Could you retype the records below exactly as they appear, skipping any pictures?
START SOURCE INFORMATION
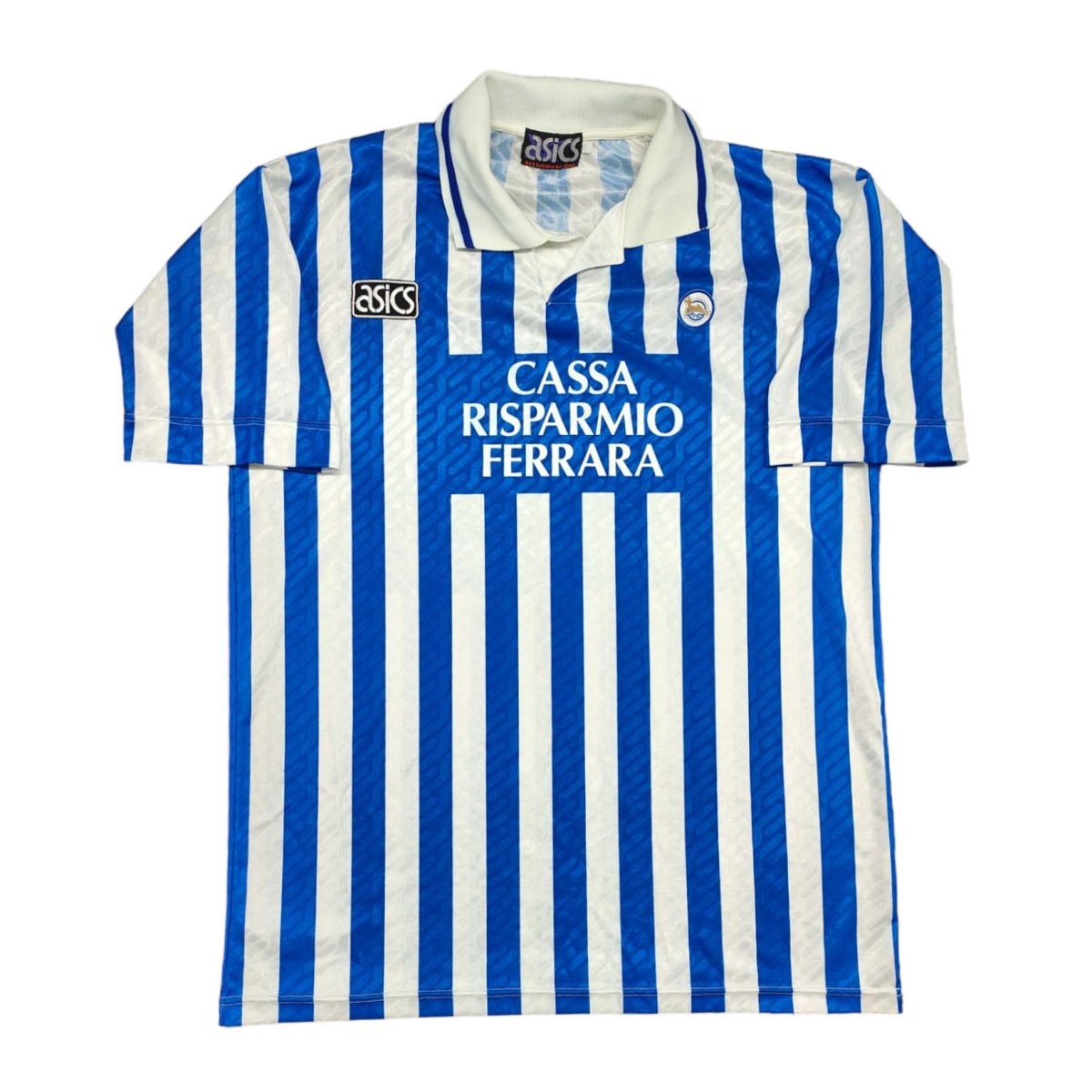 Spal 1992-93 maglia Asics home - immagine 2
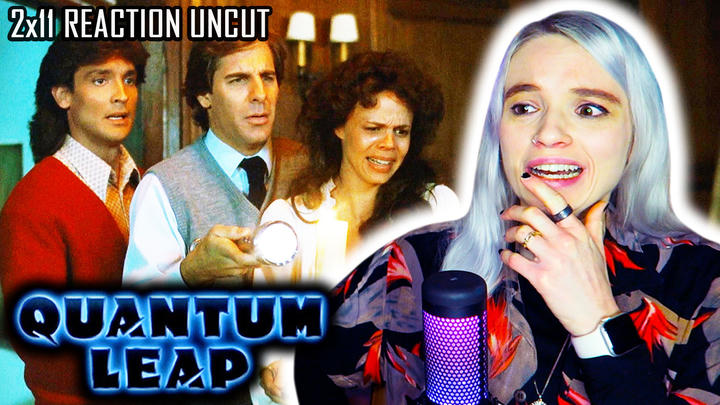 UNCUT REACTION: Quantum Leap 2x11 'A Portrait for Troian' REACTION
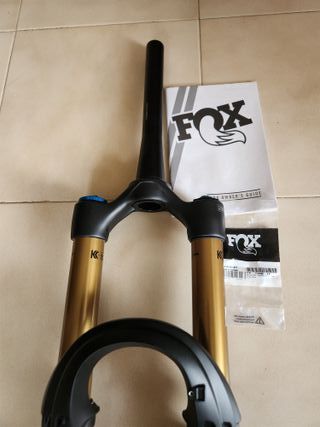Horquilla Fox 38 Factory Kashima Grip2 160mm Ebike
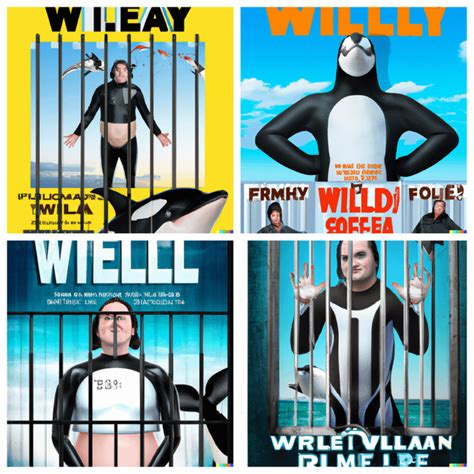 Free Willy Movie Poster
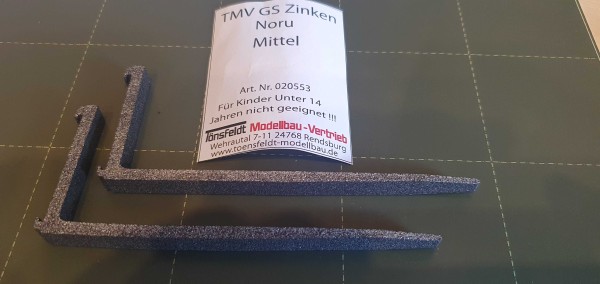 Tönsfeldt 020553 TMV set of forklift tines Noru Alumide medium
END SOURCE INFORMATION
• OUTPUT OF THE EXERCISE:
 Spal 1992-93 maglia Asics home - immagine 2
 UNCUT REACTION: Quantum Leap 2x11 'A Portrait for Troian' REACTION
Horquilla Fox 38 Factory Kashima Grip2 160mm Ebike
 Free Willy Movie Poster
 Tönsfeldt 020553 TMV set of forklift tines Noru Alumide medium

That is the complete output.